Marco wants me to go into the desert with him to search for Dad. He’s wearing a cape, holding a pistol. I ask him if I can have the gun. He says it’s for protection. He says we need to be prepared for anything that might come to hurt us.

“What about the giant worms?” I ask. “What about the ghosts waiting for any lost soul to wander too far?”

“If we never did anything because we might be destroyed, we’d never do anything at all.”

We drive down highways and into the sunlight for an hour or two. I never have gotten used to all the nothing out here. How someone can drive for so long and never find anyone else besides themselves.

“Seen anything?” I ask.

“I keep seeing water, but then I think about Dad and how I know there’s nothing out there.”

“Just no water?” I ask. I make a u-turn and head toward home. Marco stares out the window, eyes fixed on a spot somewhere out there. “What do you see?” I say.

Marco says nothing and instead pulls at the bottom of his mask, pulling it tighter over his head, and he holds on to it, making sure nothing will come along and take it away.

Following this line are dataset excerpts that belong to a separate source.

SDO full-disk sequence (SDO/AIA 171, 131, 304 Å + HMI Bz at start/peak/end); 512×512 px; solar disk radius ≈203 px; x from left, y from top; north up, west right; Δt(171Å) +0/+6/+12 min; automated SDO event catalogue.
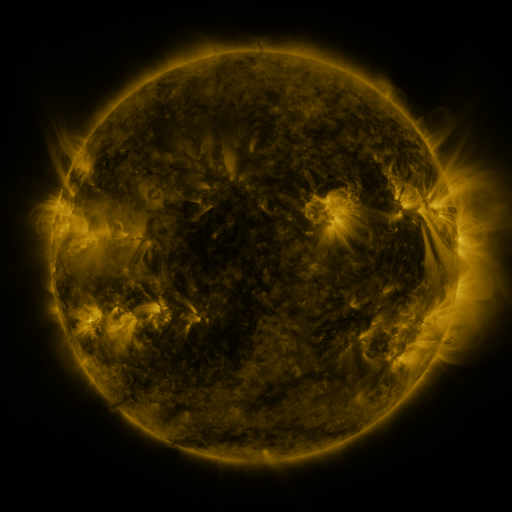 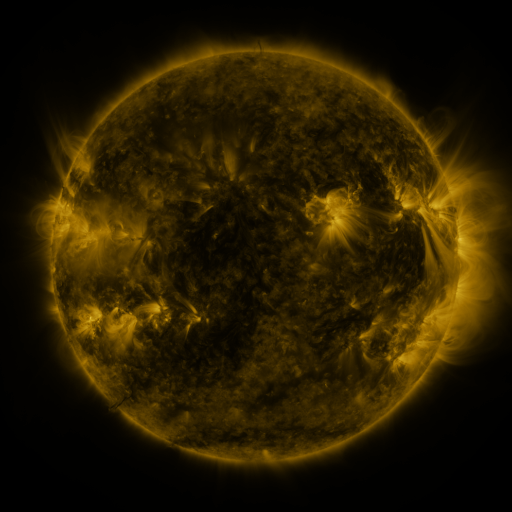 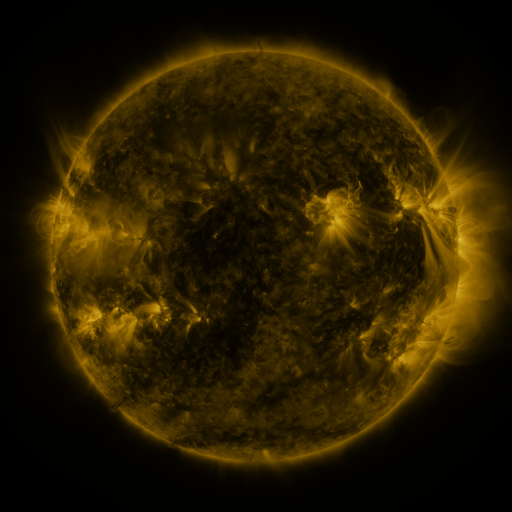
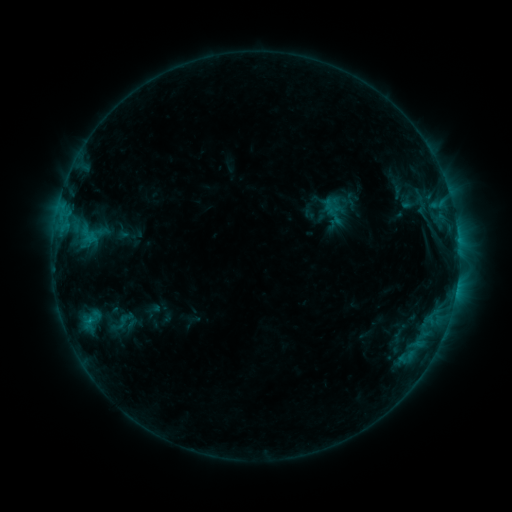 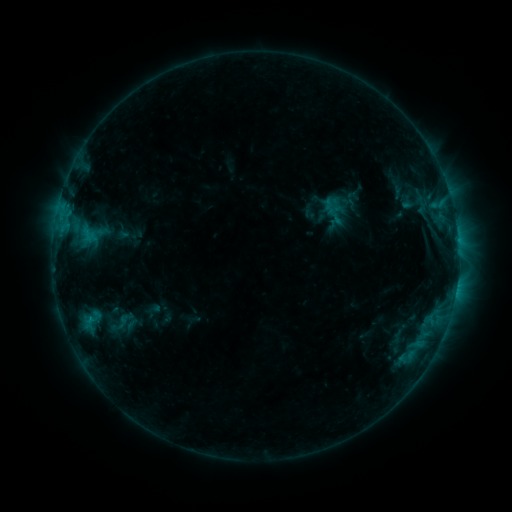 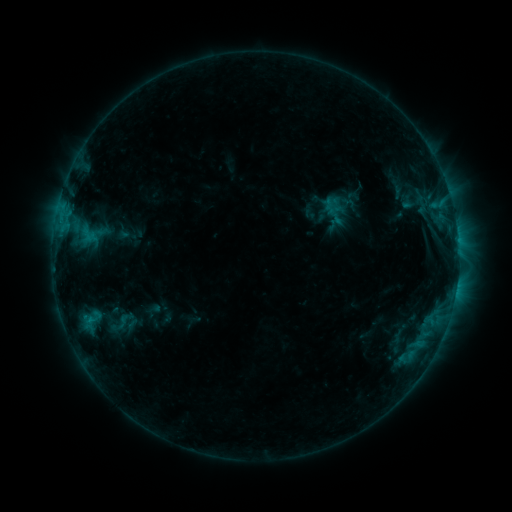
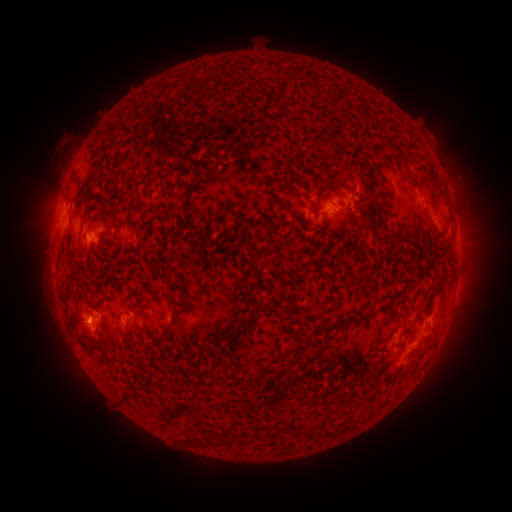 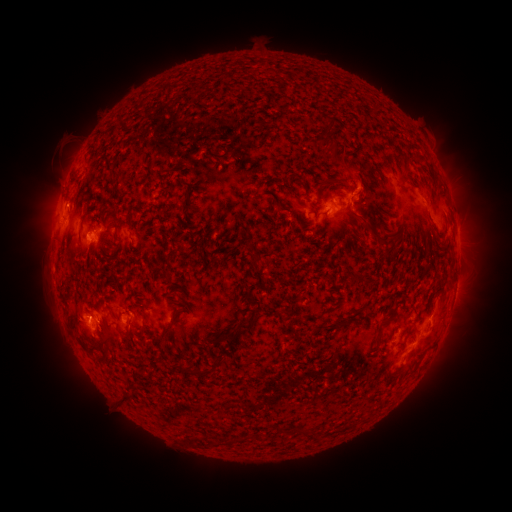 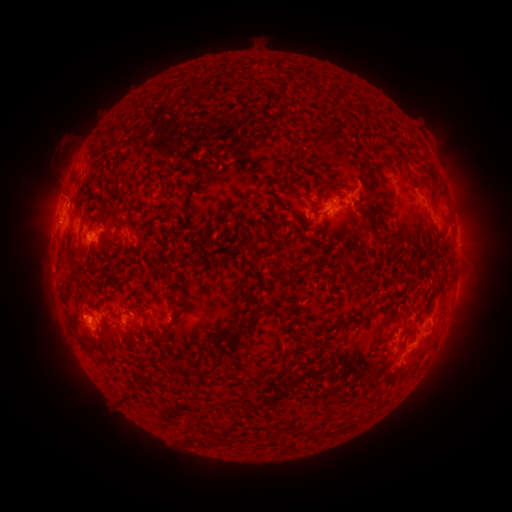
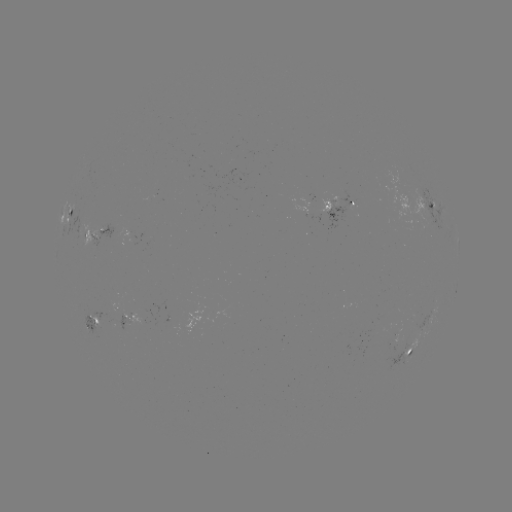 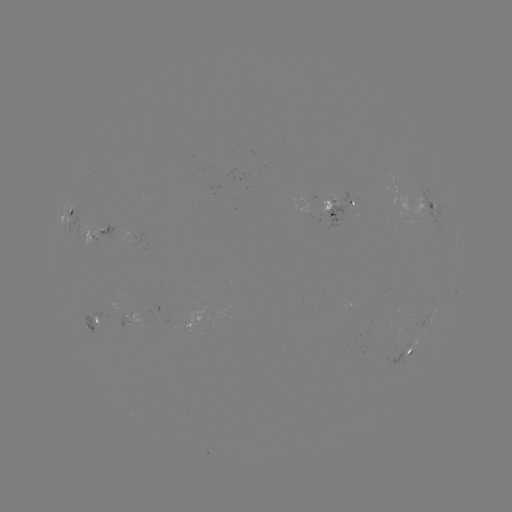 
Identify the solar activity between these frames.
eruption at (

Marco disappears in the night and I worry about where he’s gone. He always comes back, but I worry all the same. He’s so afraid that something terrible might happen that it almost guarantees something will.

I call his friends and other wrestlers and no one has seen him. I ask about tours he might not have mentioned, about any women he’s been seen with. I don’t drive out into the desert to search for him, though the fear is always that the same thing will happen to him that happened to our father.

I start finding notes around the house from Marco. Little notes leaving directions on how to find him if he disappears. But, the notes are nonsense. Go to the last place you found me, one says. I won’t be there, but that’s where you should begin.

*     *     *

I stop making phone calls on the fifth day. The police tell me they have found nothing, but there’s no sign that anything out of the ordinary has occurred. “Other than my brother vanishing?” I ask and hang up.

I spend the day convincing myself not to go look for him. I go to his room and find that all of his masks are gone. He had twenty or thirty of them and not a one is here. I find more notes, each one more confusing than the last. I try to make a map of the disordered thinking in them to see if there’s a pattern, anything that might lead me to him or to the other men he believes he might be.

*     *     *

There’s a lucha show 100 miles away a week after he’s gone. I travel to this town and this high school gymnasium. There are so many men and boys and so many of them wearing masks. Through the night, I see men who might be Marco, but they could mostly be anyone beneath their masks. I keep looking for scars on bodies or birthmarks, anything to signal that any of these men are Marco. I think maybe he’ll spot me, that he will see me standing out amongst the crowd and he’ll be the one to find me.

I wander the crowd, hoping to spot him. I keep my eye on the ring in case he shows up to wrestle. Amidst all the chaos and yelling and bright lights, it is clear that he may not be in this crowd or building at all. I look around at all the masks and all the faces I cannot see and feel suddenly dizzy, unsettled and shaky.

I go outside to get air. I search the faces and none of the people outside seem to be him. I think maybe Marco’s gone in search of water, to the most likely place our father might be found. I picture searching and searching and finally coming upon some expansive lake, seeing Marco and our father out on the water, and I picture swimming out to them, the waves slowing me down, all that water rushing in, all the water rushing out.